We’ll start off by saying no, accidental discharges and negligent discharges are not interchangeable and do not mean the same thing. But they both can happen. I’ve seen the term accidental discharge used by the media and firearm owners when they should have used the term negligent discharge.
Let’s take a look at the definitions of both:
- Accidental: happening by chance, unintentionally, or unexpectedly.
- Negligent: failing to take proper care in doing something.
As you can see, they each mean something entirely different. And many people will say that there are no such things as an accidental discharge and that all accidental discharges are actually negligent discharges.
I’ll agree that most of the time I see or hear someone talking about an accidental discharge, they should be calling it a negligent discharge. Whatever the case is, usually there is something that the operator has done or not done that caused the firearm to discharge. Most of the time it is caused by them not following the fundamental rules of gun safety be it the NRA’s Three Safety Rules or some of the other gun safety rules.
I ran across this video the other day which got me thinking about writing this article. In the video below, the shooter loads a magazine racks the slide and when the slide drops forward the firearm discharges. I would have to categorize this as an accidental discharge. Although, you can argue that it is still a negligent discharge because he made some modifications to his pistol before the incident.
But there were some things he actually did correctly such as keeping the gun pointed downrange in a safe direction. He also froze after the firearm went off, didn’t panic and waiting for the range officer before doing anything.
I also want to add an example of an incident that is clearly a negligent discharge. I’m sure by now you’ve seen and heard of the dancing FBI agent that does a backflip which caused his firearm to drop out of his holster. He scrambles to pick it up, pulls the trigger and shoots a man in the leg.

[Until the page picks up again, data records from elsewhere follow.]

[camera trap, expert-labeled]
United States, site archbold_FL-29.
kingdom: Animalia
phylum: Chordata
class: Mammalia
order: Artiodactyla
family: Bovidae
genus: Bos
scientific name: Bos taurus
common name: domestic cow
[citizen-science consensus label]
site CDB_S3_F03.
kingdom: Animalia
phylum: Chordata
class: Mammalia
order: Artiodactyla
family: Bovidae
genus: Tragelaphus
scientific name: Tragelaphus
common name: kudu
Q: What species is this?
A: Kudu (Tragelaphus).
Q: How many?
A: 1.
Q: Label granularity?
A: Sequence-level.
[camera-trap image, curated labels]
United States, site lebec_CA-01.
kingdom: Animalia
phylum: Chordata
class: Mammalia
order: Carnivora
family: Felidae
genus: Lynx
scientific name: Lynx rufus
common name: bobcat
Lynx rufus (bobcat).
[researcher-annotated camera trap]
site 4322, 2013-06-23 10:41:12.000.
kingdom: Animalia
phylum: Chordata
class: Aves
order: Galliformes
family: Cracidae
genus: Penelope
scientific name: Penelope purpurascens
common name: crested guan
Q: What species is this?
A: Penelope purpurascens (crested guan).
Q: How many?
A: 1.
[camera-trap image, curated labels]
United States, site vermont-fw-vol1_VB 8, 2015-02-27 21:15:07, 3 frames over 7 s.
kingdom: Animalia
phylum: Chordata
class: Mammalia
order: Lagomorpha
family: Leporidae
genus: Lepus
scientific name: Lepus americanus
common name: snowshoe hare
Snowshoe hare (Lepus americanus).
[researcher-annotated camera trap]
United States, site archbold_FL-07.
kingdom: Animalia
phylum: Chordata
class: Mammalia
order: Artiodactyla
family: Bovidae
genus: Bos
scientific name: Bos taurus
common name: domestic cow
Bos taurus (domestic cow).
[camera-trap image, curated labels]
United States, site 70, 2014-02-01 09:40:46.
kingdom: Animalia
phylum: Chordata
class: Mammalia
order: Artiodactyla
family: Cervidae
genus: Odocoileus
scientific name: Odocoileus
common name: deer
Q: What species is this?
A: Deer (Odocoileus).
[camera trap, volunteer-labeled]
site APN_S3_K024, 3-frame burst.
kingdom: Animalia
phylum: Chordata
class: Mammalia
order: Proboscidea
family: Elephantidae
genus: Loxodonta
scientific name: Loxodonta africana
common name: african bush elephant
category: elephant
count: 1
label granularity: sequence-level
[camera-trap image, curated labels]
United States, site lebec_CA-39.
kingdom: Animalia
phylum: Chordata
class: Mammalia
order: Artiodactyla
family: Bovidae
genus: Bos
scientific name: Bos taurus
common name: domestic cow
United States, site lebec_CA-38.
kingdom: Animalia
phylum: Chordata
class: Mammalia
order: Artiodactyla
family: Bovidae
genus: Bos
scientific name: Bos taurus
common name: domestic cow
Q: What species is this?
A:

This is a clear example of a negligent discharge, but if you do a quick Google or Youtube search, you will find nearly all of the reporting on it calling it an accidental discharge or that he accidentally shot someone. This was not an accident. This was negligence. Obviously, the holster did not have enough retention to hold the pistol in place which is one mistake. I would also have to say that if you are carrying a firearm, you should probably not be doing backflips in a nightclub but to each his own. And if a gun falls out of your holster or you drop a weapon, never try to catch it while it is falling and when you pick it up KEEP YOUR FINGER OFF THE TRIGGER!